Gadis itu dapat segera kawin dengan Paguhan. Tetapi semua itu telah terlanjur.
Setitik noda telah melekat di tubuh Rara Wulan. Noda yang tidak akan
terhapuskan sepanjang hidupnya.
“Apakah aku
cukup kuat untuk dapat melupakannya?” pertanyaan itu membersit di dalam dada
Arya Teja.
Kedua
laki-laki itu terkejut ketika mereka mendengar perempuan tua yang berdiri di samping
Rara Wulan itu berkata,
“Kenapa kalian
diam saja seperti sedang kehilangan akal?”
Sesaat Paguhan
dan Arya Teja saling berpandangan. Tetapi sorot mata mereka sudah tidak lagi
memancarkan api yang menyala di dalam dada mereka. Namun mereka masih tetap
terbungkam.
“Apakah kalian
tidak dapat berbicara sepatah kata pun?”
Masih tidak
ada jawaban.
“Jika demikian,
maka biarlah aku yang berbicara. Kalau kalian menolak, maka kalian harus segera
menyatakannya.” perempuan itu diam sebentar, lalu,
“Persoalan
kalian telah selesai. Rara Wulan adalah isteri Arya Teja. Anak di dalam
kandungan ini anak Arya Teja.”
Terasa dada
kedua laki-laki itu berguncang. Tetapi mereka tidak tahu apa yang sebaiknya
mereka lakukan. Mereka benar-benar seperti sedang dicengkam oleh sebuah pesona
yang tidak dapat mereka atasi. Mereka masih berdiri diam ternganga-nganga
ketika mereka mendengar perempuan tua itu berkata,
“Semua
persoalan yang pernah terjadi dianggap tidak pernah ada. Tetapi persoalan yang
akan datang pun tidak boleh ada. Arya Teja harus menerima keputusan ini dengan
jiwa besar, dan Angger Paguhan harus melepaskan semua kepentingan dengan Rara
Wulan dengan jiwa yang besar pula.”
Kedua
laki-laki itu berdiri saja tegak di tempatnya bagaikan patung batu. Diam. Hanya
senjata-senjata mereka sajalah yang kemudian tertunduk lesu. Seperti hati-hati
mereka yang menjadi lesu pula. Mereka seakan-akan tidak lagi mempunyai gairah
apa pun untuk ikut serta menentukan hari
depan mereka sendiri.
Dan kedua
laki-laki itu menggerakkan kepalanya ketika mereka mendengar bibi Arya Teja itu
berkata,
“Nah, Arya
Teja dan Angger Paguhan. Kalian tidak menyanggah sepatah kata pun. Berarti
kalian telah berjanji bahwa kata-kataku itu seakan-akan telah anger ucapkan
berdua sebagai janji di dalam hati. Janji jantan yang tidak akan dapat diganggu
gugat lagi.”
Kedua
laki-laki itu masih membatu.
“Nah, kalau demikian,
maka marilah kita kembali ke dalam persoalan yang wajar.” Perempuan tua itu
berhenti sebentar, lalu,
“Arya Teja.
Kini kau harus menyadari, bahwa isterimu sedang pingsan di sini. Kau tidak
boleh membiarkannya, supaya nyawanya dapat tertolong bersama nyawa yang sedang
dikandungnya.”
Terasa
perasaan Arya Teja tersentak. Sebersit penolakan menyentuh hatinya. Tetapi ia
tidak pernah dapat mengucapkan penolakan itu.
“Kenapa kau
diam saja?” bertanya bibinya.
“Bawalah
isterimu pulang. Tidak ada seorang pun yang tahu akan persoalan kalian.

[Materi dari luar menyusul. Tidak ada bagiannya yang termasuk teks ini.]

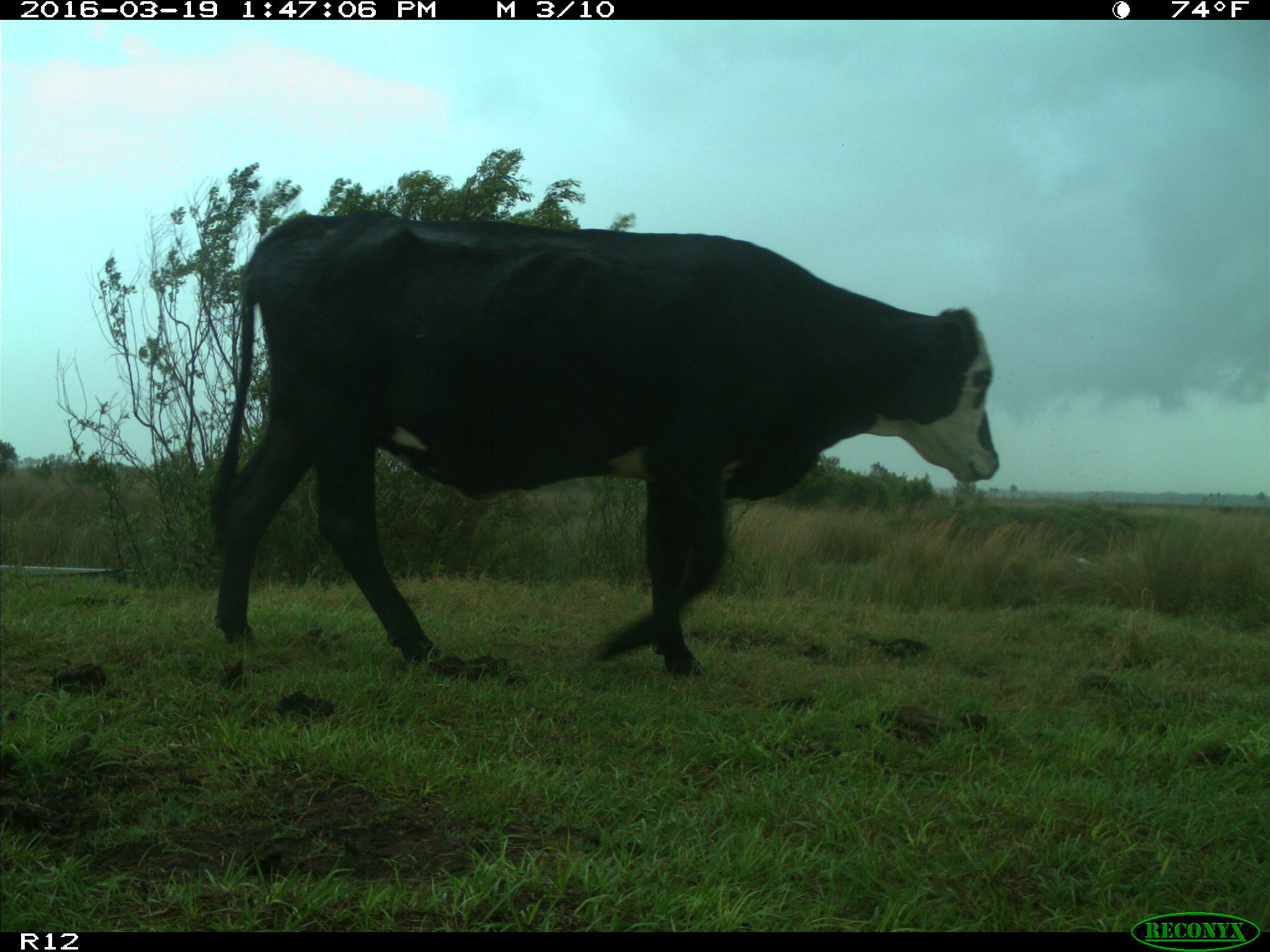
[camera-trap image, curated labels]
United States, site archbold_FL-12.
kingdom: Animalia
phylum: Chordata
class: Mammalia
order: Artiodactyla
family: Bovidae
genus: Bos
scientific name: Bos taurus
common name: domestic cow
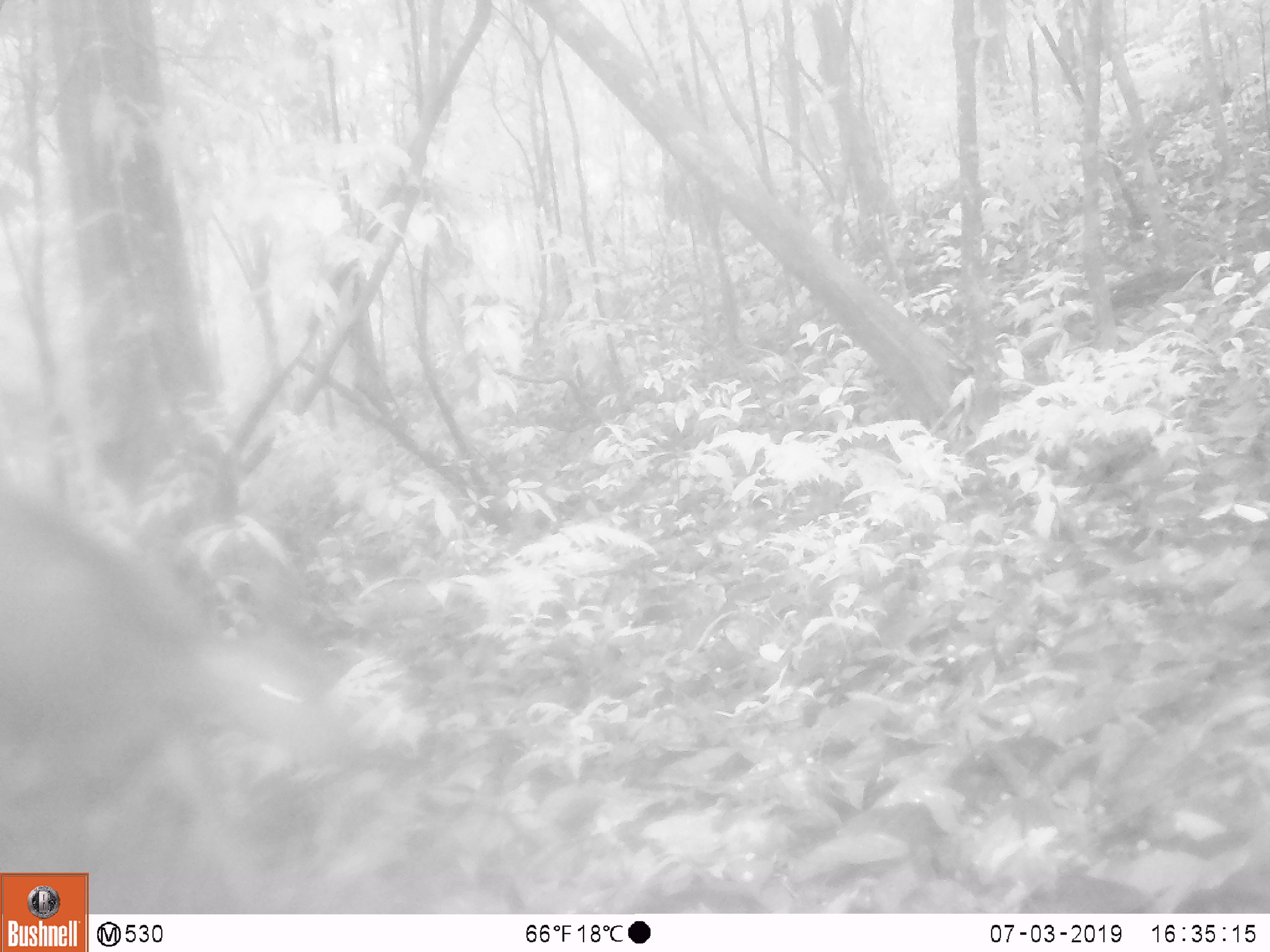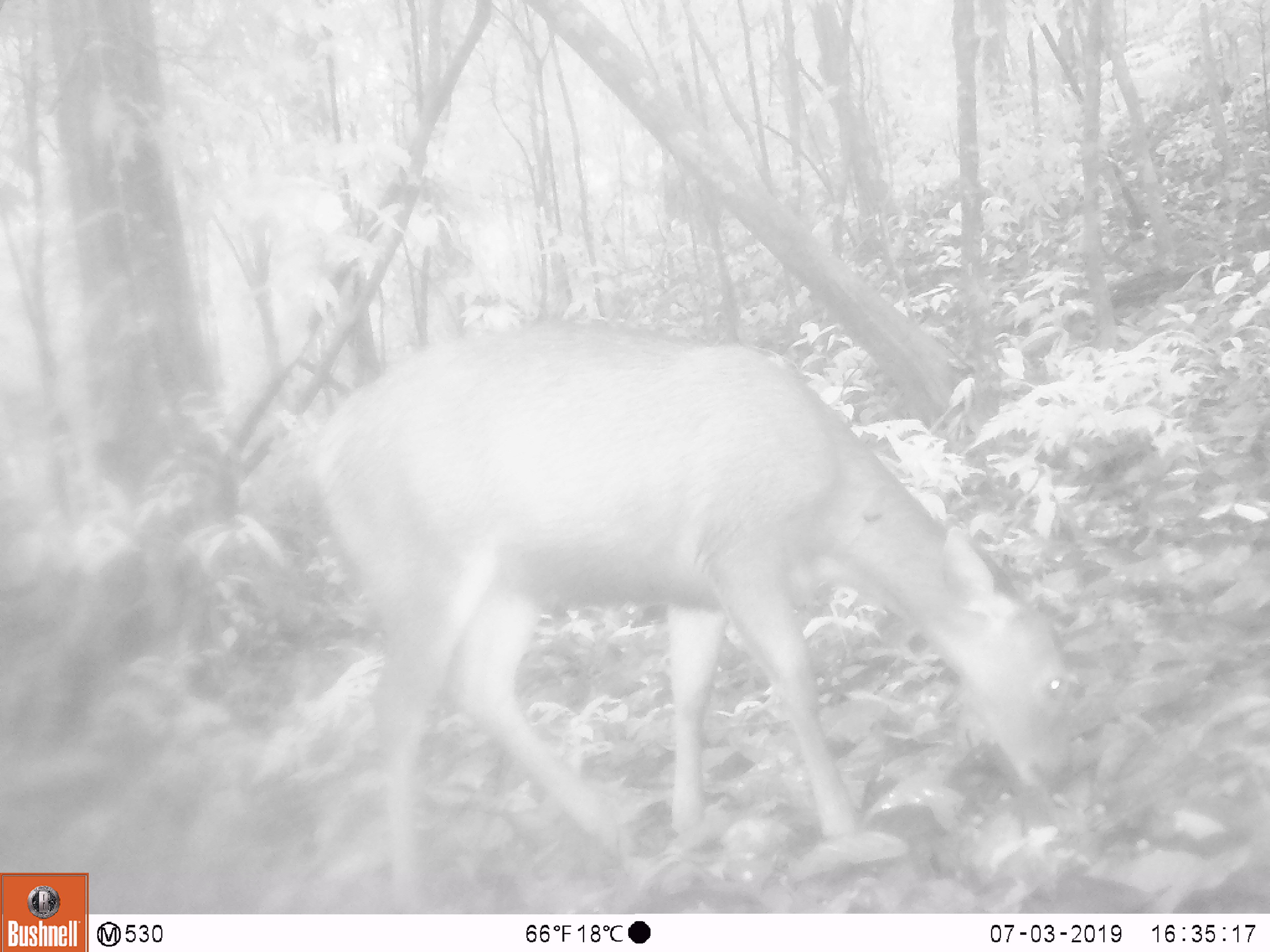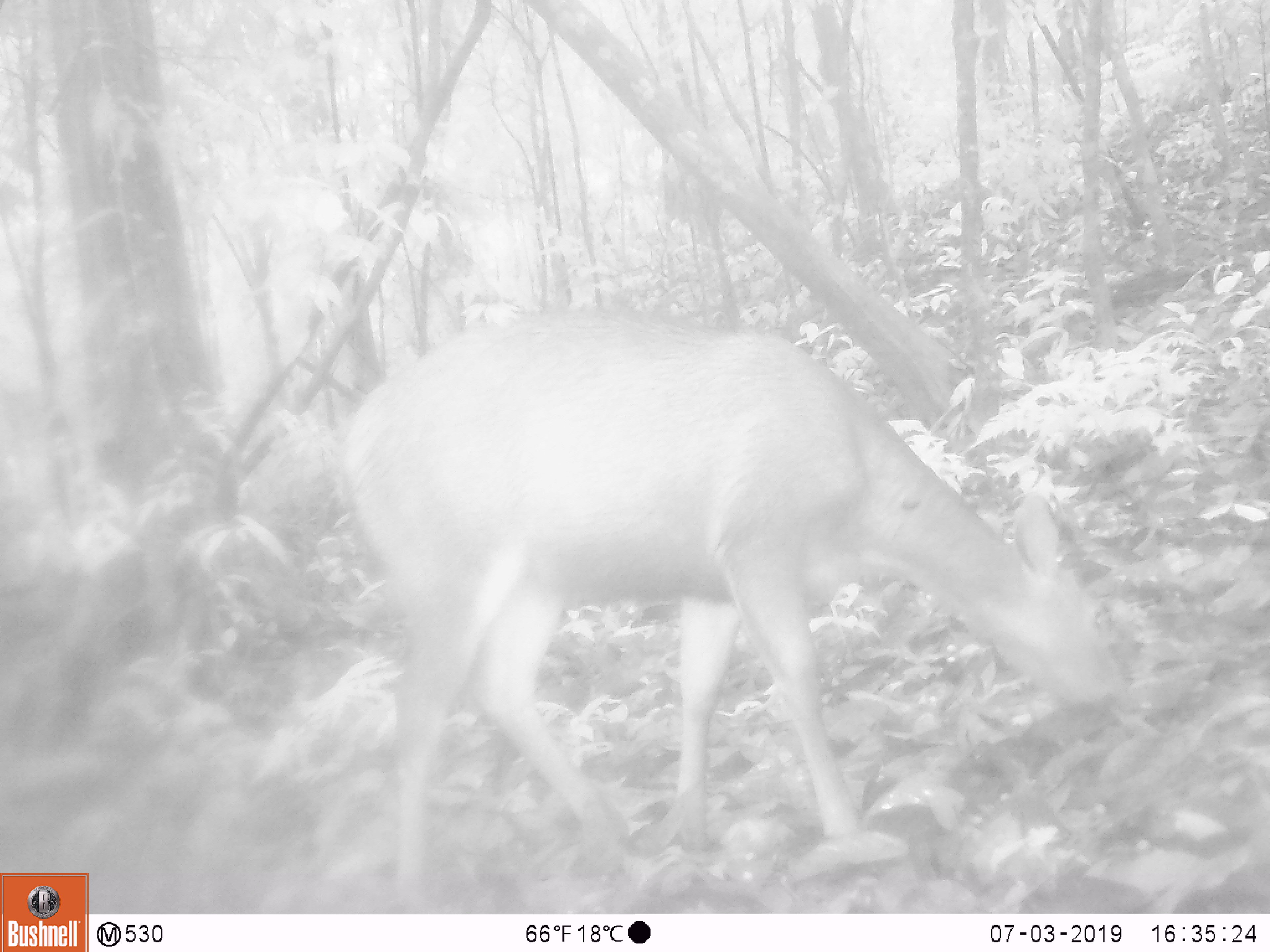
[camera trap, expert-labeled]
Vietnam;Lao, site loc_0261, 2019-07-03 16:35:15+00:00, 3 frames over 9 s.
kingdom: Animalia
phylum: Chordata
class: Mammalia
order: Artiodactyla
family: Cervidae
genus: Rusa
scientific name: Rusa unicolor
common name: sambar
Sambar (Rusa unicolor). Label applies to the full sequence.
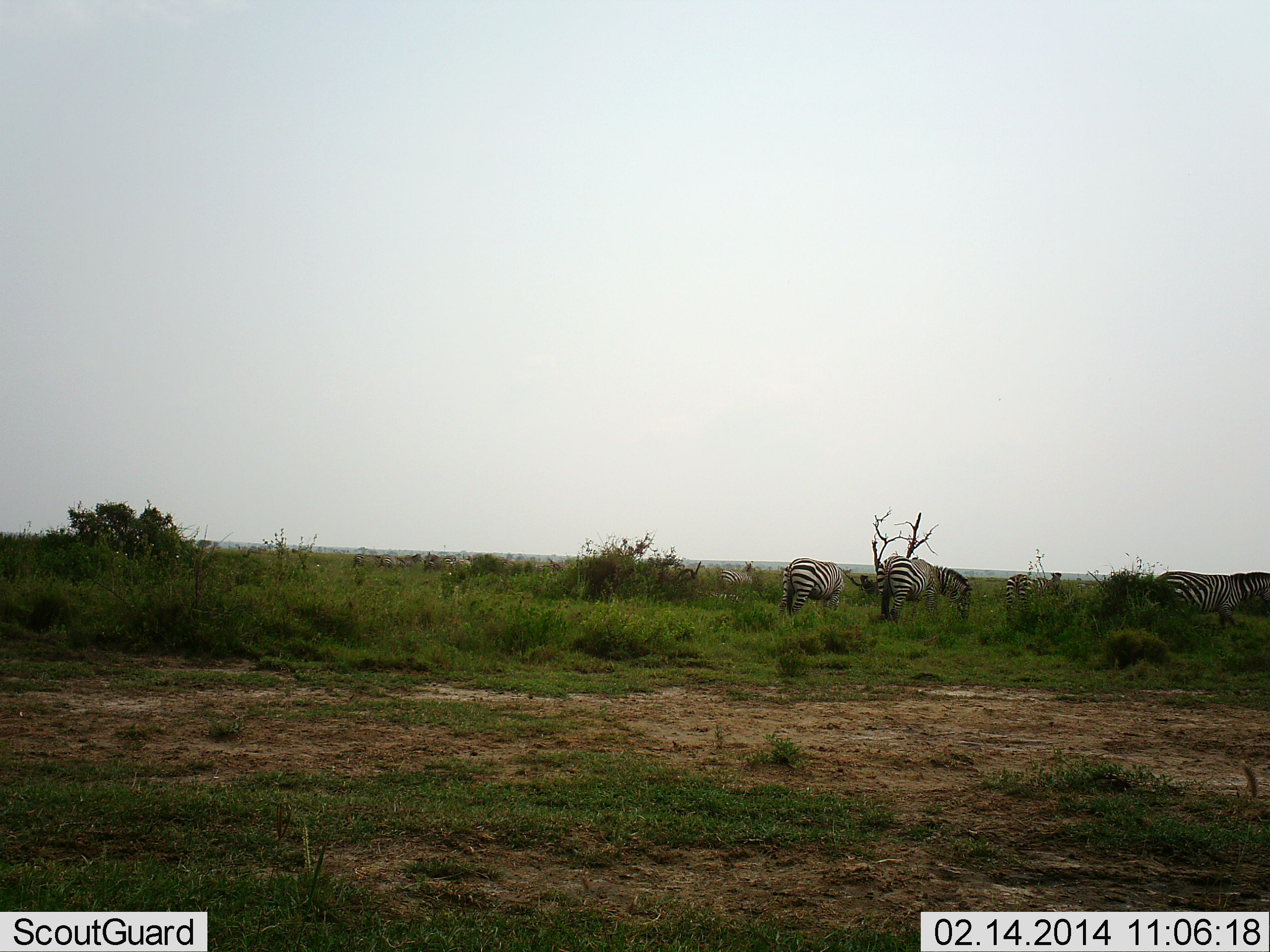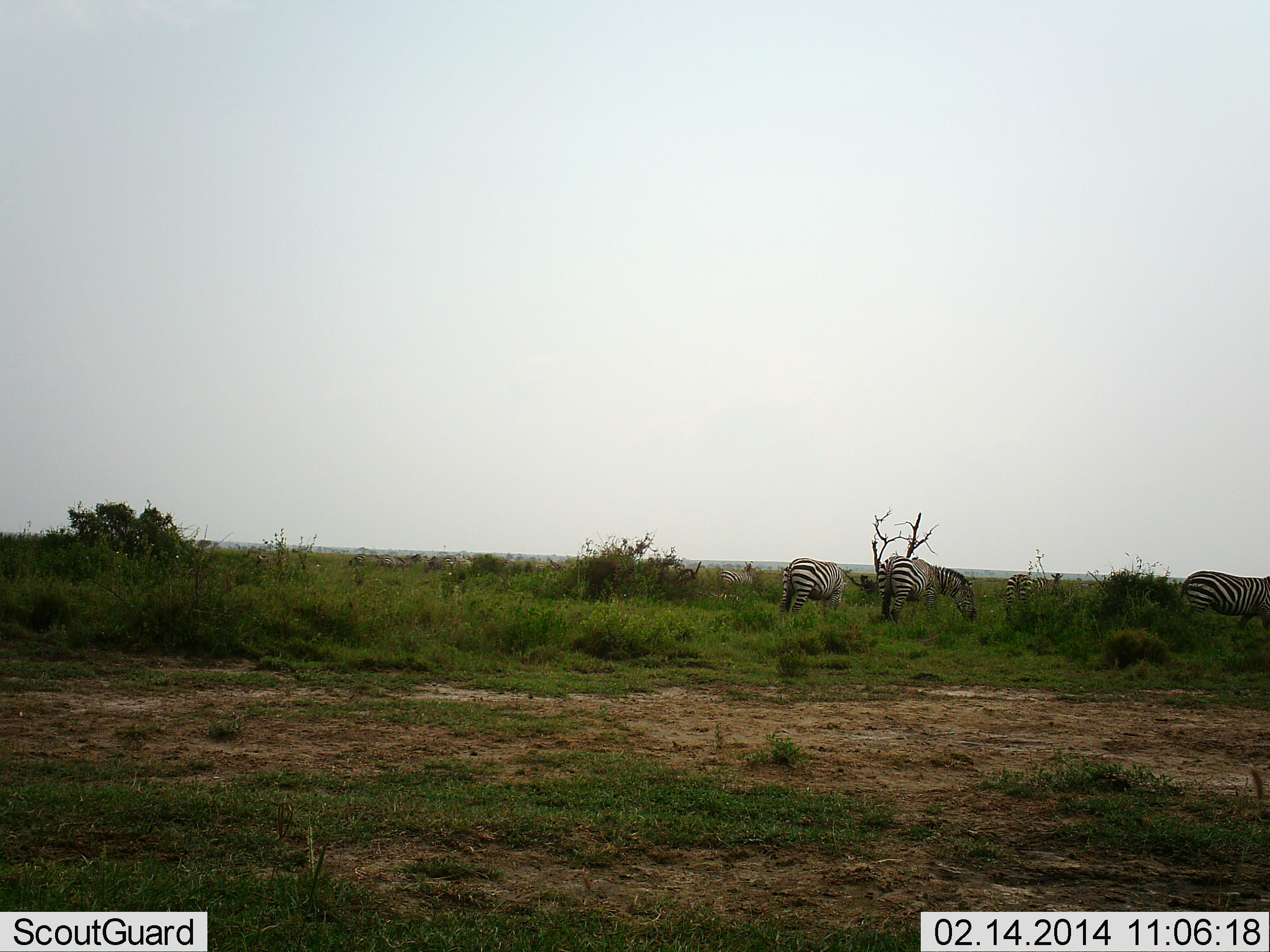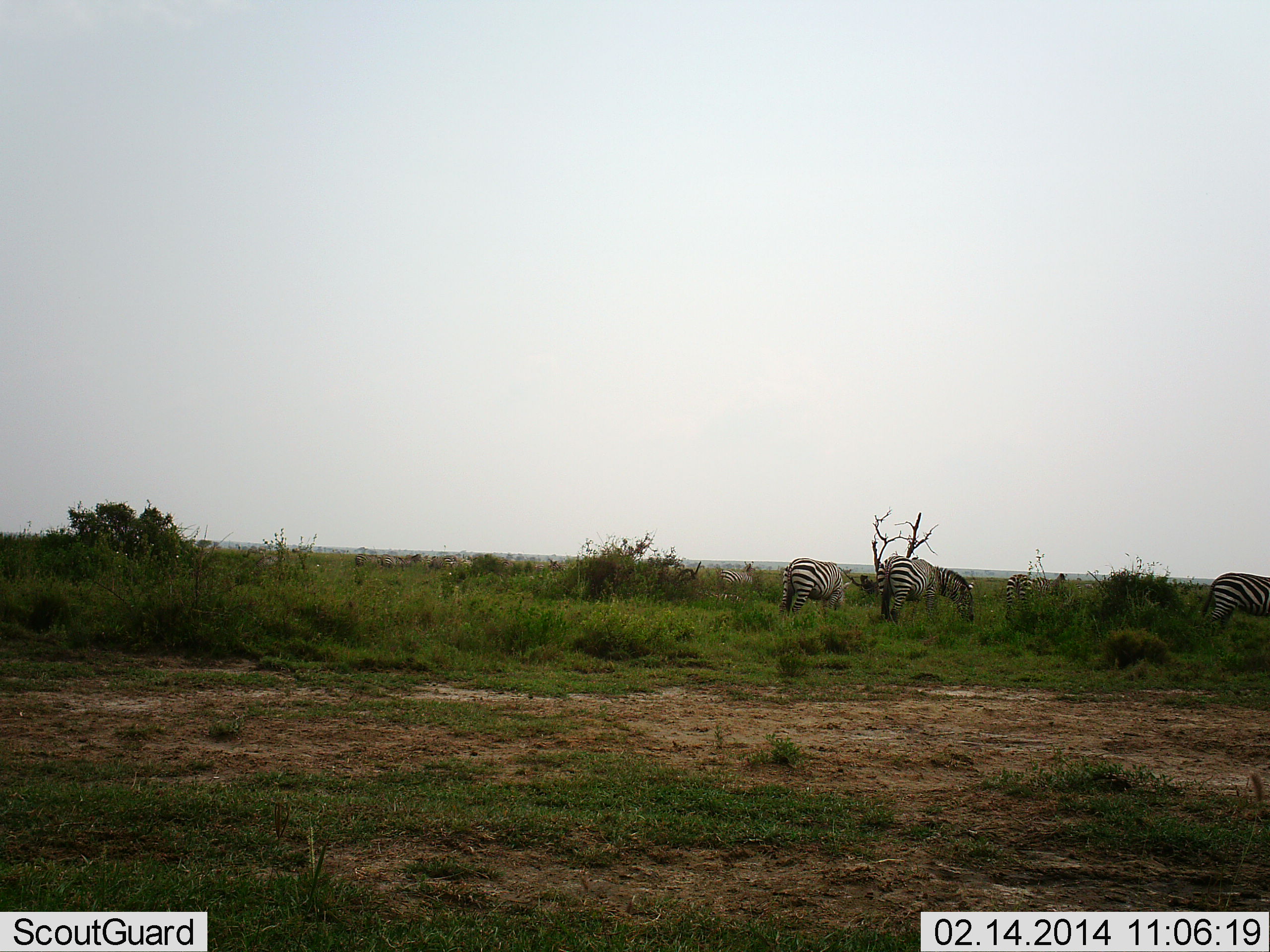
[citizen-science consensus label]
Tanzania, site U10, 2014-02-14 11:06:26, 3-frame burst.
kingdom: Animalia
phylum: Chordata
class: Mammalia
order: Perissodactyla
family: Equidae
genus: Equus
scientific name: Equus quagga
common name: plains zebra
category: zebra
Zebra (plains zebra) (Equus quagga), count 3. Behavior (volunteer vote fractions): standing 38%, resting 0%, moving 32%, interacting 0%. Young present (vote fraction): 0%. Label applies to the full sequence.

Pelayan-pelayan di rumahmu pun tidak mengetahuinya. Kalian berdua harus
merahasiakan persoalan ini, untuk kepentingan anak yang masih berada di dalam
kandungan itu, sebagai pemenuhan janji kalian.”
Sesaat mereka
tidak dapat berbuat apa-apa. Kedua laki-laki itu seakan-akan membeku di
tempatnya.
“He, kenapa
kalian diam saja? Arya Teja, berbuatlah sesuatu supaya isterimu selamat.”
Sebuah
keragu-raguan yang tajam telah menggores dinding hati Arya Teja. Ia tahu, bahwa
keadaan Rara Wulan dapat membahayakannya. Tetapi terasa kakinya menjadi seberat
timah untuk digerakkan.
“Arya Teja,”
suara bibinya menjadi semakin keras,
“kemarilah.
Berbuatlah sesuatu, jangan mimpi.”
Sebuah
pergolakan terjadi di dalam hati Arya Teja. Ia masih saja dicengkam oleh
keraguan. Meskipun hatinya sudah mulai cair, namun ia masih belum dapat
melepaskan diri dari kungkungan perasaannya. Ia tahu benar, bahwa perempuan itu
telah bernoda. Ia tahu, dan ia tidak dapat menghapus pengetahuannya tentang
itu.
Tetapi tiba-tiba
dadanya tergetar ketika ia mendengar suara Paguhan lemah, tanpa diduga-duganya.
“Arya Teja,
apakah aku kau ijinkan melakukannya untukmu. Aku tidak ingin melihat Rara Wulan
membeku di sini.”
Terasa sebuah
singgungan yang tajam menyentuh jantung Arya Teja. Tiba-tiba ia menggeram.
“Aku dapat
melakukannya sendiri, Paguhan.”
“Maaf, bukan
maksudku menyinggung perasaanmu. Aku ingin berbuat sesuatu. Aku menyesal bahwa
hal yang serupa ini telah terjadi pada Rara Wulan.”
Sekali lagi
dada Arya Teja tergetar. Tetapi ia mendapat kesan yang lain dari kata-kata
Paguhan itu. Ia merasakan penyesalan yang jujur terpancar dari padanya.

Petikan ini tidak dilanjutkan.